Text block
'''

# What does Judo Consist of ?



## RuthlessCombat_Australia (Feb 13, 2016)

Hey guys, I am looking to start Judo in the near future. I was hoping to ask someone who has experience. What does it consist of ? I know a lot of it is throws, but is there anything else I should know about ?
Thank you all so much


----------



## Flatfish (Feb 14, 2016)

Yes, a lot of throws but also ground work, joint locks, chokes and  lots of learning how to fall correctly.


----------



## kuniggety (Feb 15, 2016)

Lots and lots of videos on judo on YouTube. It should give you an idea on what to expect.


----------



## Hanzou (Feb 16, 2016)

As with all things a lot of it depends on where you're training. If its sport-based, its going to be primarily throws and break falling, since there's an artificial time limit on the ground. In the rare case that its a non-sport club, you'll get far more of the art. However, even if its sport-based there's so many benefits from Judo practice that its well worth your time.

'''

Material
'''

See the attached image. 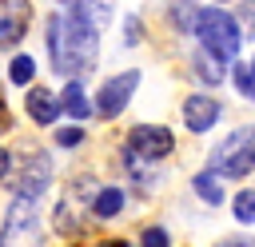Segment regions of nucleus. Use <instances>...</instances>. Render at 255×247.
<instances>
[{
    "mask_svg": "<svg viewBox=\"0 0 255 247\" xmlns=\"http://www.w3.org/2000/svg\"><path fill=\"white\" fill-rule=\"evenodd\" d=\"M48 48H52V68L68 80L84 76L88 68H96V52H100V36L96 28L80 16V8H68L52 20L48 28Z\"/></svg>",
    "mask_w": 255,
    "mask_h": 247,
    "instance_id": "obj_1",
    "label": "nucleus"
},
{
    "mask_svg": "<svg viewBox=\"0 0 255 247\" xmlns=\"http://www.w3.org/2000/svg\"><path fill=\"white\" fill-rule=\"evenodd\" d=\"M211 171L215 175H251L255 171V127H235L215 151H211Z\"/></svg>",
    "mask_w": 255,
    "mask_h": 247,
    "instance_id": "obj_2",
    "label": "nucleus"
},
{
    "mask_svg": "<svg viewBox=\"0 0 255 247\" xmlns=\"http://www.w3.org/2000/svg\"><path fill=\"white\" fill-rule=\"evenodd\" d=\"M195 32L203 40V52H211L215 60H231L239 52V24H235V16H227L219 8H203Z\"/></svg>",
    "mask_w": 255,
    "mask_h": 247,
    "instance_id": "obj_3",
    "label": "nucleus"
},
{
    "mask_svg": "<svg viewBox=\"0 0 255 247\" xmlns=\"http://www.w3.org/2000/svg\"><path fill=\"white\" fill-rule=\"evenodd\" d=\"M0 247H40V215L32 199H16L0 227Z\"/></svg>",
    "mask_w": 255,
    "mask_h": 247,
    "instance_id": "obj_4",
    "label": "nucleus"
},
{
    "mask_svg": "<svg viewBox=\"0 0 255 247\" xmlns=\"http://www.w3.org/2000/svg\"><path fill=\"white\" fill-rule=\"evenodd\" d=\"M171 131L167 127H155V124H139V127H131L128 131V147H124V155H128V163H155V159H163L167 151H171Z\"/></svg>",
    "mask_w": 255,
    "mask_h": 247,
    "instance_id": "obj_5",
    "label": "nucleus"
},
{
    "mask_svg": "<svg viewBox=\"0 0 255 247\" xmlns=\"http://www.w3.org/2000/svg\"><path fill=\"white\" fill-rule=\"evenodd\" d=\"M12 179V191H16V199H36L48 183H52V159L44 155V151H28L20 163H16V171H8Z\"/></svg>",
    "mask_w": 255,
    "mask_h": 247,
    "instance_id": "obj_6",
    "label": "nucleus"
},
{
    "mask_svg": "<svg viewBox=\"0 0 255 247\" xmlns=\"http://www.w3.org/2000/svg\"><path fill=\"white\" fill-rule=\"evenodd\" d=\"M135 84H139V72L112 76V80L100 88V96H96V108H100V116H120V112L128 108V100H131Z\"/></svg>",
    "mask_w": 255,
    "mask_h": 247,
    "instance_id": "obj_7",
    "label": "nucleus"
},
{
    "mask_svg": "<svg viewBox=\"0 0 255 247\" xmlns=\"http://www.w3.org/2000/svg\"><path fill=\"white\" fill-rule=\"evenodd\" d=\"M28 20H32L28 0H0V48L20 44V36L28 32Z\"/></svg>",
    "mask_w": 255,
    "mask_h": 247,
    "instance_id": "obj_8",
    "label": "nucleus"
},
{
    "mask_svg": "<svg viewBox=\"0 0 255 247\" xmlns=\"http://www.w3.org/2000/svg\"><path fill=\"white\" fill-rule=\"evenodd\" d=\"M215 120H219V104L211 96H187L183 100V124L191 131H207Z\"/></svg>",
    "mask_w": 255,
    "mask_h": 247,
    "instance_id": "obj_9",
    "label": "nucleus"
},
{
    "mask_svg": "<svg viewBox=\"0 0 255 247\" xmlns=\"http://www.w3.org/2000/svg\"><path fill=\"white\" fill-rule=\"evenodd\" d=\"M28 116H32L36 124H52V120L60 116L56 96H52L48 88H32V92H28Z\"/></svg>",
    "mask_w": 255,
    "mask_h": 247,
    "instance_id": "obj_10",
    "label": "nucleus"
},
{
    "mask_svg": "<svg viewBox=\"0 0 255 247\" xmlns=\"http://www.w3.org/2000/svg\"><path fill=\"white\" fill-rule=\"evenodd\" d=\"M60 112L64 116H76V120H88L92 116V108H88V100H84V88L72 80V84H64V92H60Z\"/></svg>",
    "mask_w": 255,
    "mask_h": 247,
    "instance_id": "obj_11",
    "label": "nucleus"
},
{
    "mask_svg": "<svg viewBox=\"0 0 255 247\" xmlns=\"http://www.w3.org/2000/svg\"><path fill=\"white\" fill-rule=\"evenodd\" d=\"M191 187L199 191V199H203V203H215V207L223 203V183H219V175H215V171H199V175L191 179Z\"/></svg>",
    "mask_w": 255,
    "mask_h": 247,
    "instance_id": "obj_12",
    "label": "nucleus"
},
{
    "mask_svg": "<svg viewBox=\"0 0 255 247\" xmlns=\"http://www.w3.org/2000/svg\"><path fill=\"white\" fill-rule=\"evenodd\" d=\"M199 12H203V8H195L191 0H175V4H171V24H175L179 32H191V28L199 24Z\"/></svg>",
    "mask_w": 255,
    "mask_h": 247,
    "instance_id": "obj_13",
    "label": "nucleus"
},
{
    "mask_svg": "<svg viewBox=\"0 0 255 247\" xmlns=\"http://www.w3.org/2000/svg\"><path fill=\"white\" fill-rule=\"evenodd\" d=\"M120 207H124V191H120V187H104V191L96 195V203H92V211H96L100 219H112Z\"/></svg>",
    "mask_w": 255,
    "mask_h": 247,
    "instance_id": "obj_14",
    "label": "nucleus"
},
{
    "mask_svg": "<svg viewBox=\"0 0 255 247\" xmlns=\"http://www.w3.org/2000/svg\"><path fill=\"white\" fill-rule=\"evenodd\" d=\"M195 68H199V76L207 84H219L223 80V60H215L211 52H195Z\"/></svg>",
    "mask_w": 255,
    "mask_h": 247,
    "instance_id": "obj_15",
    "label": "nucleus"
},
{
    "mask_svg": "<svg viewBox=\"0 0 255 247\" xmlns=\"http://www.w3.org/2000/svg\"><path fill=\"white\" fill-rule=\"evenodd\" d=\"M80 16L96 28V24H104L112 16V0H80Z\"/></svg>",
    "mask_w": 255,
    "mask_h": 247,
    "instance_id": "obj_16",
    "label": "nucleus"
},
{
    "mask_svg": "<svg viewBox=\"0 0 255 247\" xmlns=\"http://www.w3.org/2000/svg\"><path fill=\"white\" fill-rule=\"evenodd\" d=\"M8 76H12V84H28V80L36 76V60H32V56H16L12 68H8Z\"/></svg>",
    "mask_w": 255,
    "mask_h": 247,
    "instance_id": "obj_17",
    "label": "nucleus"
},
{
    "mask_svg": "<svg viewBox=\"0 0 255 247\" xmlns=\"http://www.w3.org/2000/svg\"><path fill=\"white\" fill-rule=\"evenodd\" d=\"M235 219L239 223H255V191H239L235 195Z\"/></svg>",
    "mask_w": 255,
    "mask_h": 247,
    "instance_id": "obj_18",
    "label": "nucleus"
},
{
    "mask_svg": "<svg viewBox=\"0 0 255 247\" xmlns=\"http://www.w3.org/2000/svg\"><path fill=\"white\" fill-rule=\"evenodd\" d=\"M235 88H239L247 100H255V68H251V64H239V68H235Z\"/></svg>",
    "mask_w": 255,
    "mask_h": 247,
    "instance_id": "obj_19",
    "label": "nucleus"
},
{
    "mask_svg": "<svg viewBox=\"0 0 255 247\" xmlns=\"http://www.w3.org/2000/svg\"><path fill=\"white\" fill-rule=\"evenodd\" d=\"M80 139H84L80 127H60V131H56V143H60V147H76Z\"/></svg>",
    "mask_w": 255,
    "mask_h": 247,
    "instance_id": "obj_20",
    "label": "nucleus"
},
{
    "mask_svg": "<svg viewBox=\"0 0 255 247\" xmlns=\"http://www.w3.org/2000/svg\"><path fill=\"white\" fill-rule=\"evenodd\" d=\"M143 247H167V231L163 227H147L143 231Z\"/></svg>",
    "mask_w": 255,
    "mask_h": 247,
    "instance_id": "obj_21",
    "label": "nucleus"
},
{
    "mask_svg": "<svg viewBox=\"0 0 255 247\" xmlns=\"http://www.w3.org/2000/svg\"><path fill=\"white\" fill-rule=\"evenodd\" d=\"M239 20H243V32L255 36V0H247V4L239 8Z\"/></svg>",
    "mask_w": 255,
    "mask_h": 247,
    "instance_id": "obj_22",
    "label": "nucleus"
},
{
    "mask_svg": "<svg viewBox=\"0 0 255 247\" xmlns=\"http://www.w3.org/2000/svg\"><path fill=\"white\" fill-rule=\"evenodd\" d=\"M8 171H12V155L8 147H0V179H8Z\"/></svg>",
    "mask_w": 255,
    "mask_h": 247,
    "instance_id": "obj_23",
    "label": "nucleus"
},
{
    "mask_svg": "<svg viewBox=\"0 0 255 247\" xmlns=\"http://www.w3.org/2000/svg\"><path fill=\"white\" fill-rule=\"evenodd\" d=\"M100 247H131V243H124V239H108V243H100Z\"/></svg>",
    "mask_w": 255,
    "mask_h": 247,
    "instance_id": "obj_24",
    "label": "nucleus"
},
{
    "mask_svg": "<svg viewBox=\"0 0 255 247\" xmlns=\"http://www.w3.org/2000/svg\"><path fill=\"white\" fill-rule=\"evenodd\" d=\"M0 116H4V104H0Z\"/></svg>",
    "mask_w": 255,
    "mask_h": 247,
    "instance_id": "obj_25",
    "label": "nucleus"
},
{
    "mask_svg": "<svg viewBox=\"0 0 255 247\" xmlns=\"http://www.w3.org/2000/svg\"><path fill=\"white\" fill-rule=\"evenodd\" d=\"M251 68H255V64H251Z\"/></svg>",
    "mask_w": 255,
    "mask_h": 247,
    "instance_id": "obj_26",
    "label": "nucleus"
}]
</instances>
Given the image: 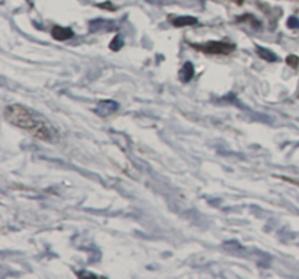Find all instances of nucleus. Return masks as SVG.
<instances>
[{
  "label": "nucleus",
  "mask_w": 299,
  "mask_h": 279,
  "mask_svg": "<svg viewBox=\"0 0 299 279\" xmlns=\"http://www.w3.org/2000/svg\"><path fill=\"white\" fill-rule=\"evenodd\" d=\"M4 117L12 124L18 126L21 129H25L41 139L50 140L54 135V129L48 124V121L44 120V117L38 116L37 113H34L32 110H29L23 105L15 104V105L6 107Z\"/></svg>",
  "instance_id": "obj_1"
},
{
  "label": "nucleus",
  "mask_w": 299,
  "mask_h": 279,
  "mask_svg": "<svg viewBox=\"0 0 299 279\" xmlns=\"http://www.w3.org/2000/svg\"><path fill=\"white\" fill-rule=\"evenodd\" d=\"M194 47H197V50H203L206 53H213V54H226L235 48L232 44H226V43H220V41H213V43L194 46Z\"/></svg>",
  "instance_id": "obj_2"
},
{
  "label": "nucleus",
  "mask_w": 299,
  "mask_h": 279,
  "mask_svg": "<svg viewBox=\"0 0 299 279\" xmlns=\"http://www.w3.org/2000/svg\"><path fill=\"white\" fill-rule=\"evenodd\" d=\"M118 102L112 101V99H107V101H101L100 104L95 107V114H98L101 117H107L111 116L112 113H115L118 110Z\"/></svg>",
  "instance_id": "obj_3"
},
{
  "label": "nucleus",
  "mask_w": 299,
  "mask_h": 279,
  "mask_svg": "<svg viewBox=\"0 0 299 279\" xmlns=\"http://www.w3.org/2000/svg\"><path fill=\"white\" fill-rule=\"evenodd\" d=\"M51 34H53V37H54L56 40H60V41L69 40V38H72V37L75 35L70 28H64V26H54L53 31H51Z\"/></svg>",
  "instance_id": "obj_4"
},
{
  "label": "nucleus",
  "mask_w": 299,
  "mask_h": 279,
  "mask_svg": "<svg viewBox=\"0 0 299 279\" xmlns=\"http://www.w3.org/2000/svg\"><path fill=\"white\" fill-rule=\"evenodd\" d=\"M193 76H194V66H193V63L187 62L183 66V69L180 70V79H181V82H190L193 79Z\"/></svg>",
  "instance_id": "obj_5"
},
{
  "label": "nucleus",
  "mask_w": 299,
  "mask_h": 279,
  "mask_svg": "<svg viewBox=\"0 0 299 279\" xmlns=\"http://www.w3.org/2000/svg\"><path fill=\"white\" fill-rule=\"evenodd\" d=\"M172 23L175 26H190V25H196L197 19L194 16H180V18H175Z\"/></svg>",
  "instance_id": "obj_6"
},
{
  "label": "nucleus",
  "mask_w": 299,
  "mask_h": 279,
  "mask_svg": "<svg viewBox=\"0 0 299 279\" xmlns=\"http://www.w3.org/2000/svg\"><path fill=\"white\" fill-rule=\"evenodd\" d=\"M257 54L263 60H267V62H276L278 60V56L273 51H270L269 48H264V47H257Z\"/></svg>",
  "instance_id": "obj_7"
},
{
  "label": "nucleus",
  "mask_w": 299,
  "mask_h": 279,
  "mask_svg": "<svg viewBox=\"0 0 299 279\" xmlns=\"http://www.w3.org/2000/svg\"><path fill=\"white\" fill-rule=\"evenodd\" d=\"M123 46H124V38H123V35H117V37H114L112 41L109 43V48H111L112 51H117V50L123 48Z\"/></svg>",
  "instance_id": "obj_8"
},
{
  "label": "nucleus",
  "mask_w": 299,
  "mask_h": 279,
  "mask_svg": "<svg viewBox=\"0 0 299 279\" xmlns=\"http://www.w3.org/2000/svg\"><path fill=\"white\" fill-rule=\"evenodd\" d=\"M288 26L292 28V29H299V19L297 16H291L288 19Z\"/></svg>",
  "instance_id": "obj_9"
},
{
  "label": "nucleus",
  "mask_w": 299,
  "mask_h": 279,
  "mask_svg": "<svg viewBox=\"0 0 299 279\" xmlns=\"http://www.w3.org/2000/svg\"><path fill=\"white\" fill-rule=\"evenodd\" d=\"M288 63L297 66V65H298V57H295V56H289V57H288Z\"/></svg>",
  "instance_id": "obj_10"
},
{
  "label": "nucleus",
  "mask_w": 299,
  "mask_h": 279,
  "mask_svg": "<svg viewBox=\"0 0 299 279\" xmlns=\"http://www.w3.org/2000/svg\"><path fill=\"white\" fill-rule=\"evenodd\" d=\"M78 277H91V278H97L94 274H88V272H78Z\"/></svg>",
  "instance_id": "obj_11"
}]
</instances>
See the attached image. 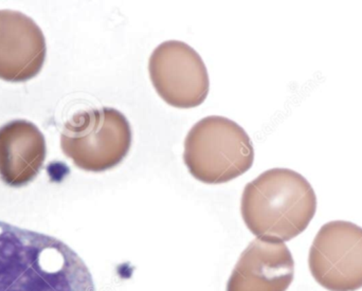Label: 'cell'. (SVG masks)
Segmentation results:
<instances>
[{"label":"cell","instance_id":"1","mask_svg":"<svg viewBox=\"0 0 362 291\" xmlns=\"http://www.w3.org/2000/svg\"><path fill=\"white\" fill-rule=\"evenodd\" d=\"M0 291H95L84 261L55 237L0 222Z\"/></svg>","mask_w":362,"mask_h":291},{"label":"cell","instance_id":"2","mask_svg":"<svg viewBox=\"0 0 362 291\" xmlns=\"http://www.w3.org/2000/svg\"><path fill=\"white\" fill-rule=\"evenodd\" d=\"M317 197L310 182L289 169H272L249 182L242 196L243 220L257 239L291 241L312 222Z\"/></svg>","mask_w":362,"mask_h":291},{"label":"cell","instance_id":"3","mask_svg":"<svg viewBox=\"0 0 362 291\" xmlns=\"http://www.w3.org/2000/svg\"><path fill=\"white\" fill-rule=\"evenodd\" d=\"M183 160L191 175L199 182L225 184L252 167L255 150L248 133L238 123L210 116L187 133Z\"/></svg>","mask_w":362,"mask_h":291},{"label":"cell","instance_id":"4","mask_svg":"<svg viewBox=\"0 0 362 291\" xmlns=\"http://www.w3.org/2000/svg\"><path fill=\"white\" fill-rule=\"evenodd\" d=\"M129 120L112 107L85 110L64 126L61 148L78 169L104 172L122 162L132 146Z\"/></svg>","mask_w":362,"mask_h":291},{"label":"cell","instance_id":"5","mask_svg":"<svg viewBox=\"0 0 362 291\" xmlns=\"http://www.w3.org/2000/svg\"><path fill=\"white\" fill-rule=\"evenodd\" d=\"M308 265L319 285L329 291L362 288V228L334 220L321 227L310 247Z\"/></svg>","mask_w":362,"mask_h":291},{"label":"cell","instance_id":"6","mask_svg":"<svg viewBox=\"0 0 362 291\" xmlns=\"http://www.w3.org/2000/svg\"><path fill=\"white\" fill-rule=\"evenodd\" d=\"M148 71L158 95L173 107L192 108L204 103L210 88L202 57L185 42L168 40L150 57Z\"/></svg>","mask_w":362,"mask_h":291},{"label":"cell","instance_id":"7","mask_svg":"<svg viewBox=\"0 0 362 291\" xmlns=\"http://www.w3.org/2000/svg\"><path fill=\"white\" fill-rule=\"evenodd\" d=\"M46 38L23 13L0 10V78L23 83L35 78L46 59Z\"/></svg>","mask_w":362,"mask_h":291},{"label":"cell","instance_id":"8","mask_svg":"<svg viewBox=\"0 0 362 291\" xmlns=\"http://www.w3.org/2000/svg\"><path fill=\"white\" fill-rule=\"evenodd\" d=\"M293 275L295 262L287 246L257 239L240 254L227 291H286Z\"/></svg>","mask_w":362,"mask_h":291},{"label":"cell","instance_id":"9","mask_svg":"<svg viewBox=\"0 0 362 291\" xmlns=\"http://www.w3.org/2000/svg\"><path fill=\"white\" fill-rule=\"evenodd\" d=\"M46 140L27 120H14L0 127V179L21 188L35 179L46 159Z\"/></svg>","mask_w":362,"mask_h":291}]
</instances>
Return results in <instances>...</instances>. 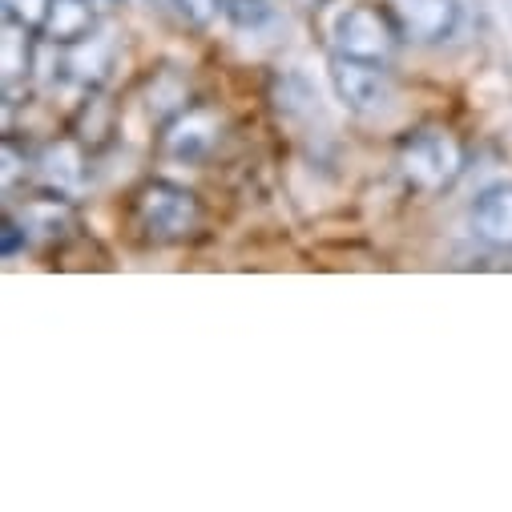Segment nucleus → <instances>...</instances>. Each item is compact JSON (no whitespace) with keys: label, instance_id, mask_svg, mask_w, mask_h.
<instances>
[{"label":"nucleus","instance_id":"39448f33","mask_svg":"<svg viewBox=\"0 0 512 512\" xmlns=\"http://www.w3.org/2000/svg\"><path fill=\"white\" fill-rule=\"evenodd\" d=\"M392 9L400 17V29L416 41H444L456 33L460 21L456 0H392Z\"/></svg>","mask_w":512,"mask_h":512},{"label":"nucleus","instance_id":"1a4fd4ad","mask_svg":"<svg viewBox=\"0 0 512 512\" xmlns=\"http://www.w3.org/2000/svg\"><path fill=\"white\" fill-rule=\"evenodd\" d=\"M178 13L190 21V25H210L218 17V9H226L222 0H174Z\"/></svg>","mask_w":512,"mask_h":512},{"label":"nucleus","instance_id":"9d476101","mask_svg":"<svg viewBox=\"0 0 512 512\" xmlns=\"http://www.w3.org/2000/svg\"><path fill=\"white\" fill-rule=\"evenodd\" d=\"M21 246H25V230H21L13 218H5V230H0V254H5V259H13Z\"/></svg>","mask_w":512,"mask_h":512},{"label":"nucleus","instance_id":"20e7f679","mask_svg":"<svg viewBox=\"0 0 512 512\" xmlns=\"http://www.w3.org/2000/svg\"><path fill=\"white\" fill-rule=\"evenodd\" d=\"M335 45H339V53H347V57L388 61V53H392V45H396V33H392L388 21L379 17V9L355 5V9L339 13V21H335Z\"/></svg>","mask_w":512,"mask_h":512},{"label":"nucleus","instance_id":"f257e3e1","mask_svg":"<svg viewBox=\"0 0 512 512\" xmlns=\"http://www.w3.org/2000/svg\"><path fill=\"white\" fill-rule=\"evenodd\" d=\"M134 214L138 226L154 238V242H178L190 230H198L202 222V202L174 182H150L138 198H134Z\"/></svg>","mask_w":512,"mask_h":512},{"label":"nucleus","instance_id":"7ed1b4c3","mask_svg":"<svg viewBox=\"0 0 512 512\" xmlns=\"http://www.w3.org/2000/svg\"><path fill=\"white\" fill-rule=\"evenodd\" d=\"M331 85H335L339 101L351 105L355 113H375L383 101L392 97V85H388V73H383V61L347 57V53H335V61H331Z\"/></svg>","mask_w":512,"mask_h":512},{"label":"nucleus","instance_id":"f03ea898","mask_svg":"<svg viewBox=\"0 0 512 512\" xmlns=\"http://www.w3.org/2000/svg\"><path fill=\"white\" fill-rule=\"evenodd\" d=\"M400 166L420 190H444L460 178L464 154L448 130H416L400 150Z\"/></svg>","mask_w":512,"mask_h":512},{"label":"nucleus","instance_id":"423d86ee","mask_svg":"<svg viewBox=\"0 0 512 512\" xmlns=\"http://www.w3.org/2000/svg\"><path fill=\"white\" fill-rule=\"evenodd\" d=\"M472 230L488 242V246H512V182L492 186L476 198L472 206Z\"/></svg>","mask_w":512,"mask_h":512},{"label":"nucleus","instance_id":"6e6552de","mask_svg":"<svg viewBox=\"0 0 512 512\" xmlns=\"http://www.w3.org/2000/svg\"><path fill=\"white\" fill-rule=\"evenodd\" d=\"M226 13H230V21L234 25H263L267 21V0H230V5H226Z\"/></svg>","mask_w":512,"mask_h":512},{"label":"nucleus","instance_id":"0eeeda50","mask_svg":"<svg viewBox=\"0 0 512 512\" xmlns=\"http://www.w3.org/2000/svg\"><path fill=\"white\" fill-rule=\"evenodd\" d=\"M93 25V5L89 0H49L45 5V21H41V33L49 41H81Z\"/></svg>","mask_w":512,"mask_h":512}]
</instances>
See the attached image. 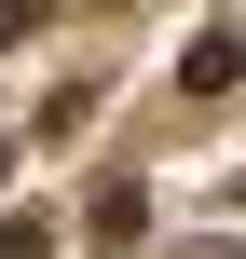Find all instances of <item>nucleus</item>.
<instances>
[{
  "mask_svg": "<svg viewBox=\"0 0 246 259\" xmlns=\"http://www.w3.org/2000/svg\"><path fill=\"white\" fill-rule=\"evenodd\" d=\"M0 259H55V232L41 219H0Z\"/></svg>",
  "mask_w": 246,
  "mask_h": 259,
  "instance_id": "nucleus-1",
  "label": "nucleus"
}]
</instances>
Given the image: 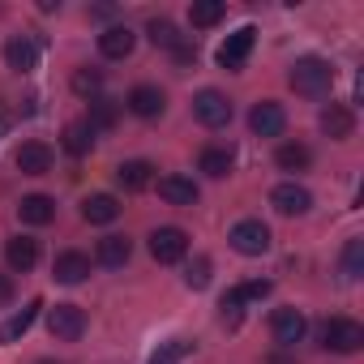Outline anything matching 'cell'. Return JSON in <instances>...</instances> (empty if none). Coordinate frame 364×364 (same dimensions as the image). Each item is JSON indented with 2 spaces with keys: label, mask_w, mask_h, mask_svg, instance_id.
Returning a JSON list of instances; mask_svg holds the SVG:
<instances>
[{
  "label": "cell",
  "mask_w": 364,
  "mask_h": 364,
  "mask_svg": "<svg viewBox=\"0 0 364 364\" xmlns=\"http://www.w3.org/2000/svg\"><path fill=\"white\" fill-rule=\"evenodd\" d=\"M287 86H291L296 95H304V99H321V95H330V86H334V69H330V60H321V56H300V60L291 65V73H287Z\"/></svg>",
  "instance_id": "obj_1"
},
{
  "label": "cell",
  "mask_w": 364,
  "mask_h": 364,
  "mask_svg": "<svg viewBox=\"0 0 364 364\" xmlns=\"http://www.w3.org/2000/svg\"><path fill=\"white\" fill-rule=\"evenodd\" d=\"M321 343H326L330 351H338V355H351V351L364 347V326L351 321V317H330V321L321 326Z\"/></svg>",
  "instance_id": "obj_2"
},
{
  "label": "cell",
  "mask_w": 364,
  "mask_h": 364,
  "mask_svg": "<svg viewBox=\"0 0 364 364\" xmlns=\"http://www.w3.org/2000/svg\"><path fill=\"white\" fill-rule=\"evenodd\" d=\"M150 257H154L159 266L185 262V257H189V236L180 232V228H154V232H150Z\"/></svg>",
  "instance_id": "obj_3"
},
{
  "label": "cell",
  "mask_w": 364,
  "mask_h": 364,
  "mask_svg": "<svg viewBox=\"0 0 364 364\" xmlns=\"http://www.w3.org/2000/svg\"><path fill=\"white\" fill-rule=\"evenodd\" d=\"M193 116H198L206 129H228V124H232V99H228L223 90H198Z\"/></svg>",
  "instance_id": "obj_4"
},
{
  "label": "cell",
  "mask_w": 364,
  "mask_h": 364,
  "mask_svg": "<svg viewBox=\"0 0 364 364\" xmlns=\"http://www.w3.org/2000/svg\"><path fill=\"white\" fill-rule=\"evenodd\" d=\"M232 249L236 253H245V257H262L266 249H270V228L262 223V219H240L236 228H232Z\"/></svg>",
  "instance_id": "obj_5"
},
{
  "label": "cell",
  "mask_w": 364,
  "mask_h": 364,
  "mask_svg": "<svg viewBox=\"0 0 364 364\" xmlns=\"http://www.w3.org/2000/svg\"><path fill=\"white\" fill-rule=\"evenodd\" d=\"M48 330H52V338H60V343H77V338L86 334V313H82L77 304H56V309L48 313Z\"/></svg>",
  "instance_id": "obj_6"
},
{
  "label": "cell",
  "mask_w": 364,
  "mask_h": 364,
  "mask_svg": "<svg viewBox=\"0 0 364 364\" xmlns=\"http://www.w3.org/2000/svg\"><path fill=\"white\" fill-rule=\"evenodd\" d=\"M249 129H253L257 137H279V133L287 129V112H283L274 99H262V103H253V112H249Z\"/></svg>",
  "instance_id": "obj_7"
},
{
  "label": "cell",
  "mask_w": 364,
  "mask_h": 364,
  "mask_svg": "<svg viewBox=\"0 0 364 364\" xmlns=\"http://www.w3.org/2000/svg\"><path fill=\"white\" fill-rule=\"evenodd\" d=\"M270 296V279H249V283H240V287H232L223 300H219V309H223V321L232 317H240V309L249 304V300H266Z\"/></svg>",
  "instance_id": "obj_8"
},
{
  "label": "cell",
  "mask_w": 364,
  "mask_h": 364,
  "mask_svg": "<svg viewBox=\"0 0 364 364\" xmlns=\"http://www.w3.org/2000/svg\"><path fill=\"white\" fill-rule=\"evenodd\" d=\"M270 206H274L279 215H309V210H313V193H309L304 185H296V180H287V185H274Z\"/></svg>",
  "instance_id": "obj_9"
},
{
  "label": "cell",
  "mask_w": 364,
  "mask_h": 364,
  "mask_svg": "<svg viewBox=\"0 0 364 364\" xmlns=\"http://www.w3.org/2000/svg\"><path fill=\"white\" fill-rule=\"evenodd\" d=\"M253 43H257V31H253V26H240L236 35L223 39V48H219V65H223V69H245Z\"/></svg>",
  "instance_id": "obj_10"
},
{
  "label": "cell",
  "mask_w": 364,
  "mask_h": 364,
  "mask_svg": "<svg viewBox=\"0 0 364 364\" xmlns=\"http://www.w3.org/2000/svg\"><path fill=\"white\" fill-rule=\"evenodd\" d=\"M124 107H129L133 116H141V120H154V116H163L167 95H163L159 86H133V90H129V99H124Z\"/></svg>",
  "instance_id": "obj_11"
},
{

'''

Complete the following
[1] In the judo thread, copy word for word the passage between "Hey guys, I" and "know about ?", inclusive.
[2] Name every username that appears as a poster in the judo thread.
[3] Write what comes next in the judo thread, picking up after its final reply.

The responses
[1]
Hey guys, I am looking to start Judo in the near future. I was hoping to ask someone who has experience. What does it consist of ? I know a lot of it is throws, but is there anything else I should know about ?

[2]
RuthlessCombat_Australia
Flatfish
kuniggety
Hanzou

[3]
----------



## Tony Dismukes (Feb 16, 2016)

Regardless of where you train, you will be doing *lots* of throws and *lots* of breakfalls. The breakfalls are very important. Being thrown is as much of your training as throwing.

Coverage of groundwork (pins/chokes/armlocks) will range from light to substantial depending on the school. At the very least you should learn some basics and you may learn considerably more than that.

Self-defense applications may or may not be covered at all. I suspect the majority of schools these days are focused almost exclusively on the sport aspects of the art, but I haven't trained at enough Judo dojos to say that authoritatively.


----------



## Langenschwert (Feb 19, 2016)

Also, exhaustion.  It's an intense workout. Our club's former sensei (before my time) would not consider it a proper class without people throwing up. I've come close.

Our club does close to 50% newaza (ground work). I hear that is unusual. 

The most important thing (asides from do as you're told) is to relax. It's the best way to stay safe.

I'll do Judo for as long as I'm able. I wish I had started it sooner.


----------



## Monkey Turned Wolf (Feb 19, 2016)

This is the Kodokan judo technique list, should give you an idea
The Ultimate List of All Judo Techniques.


----------



## Kung Fu Wang (Feb 19, 2016)

RuthlessCombat_Australia said:


> What does it consist of ? ... is there anything else I should know about ?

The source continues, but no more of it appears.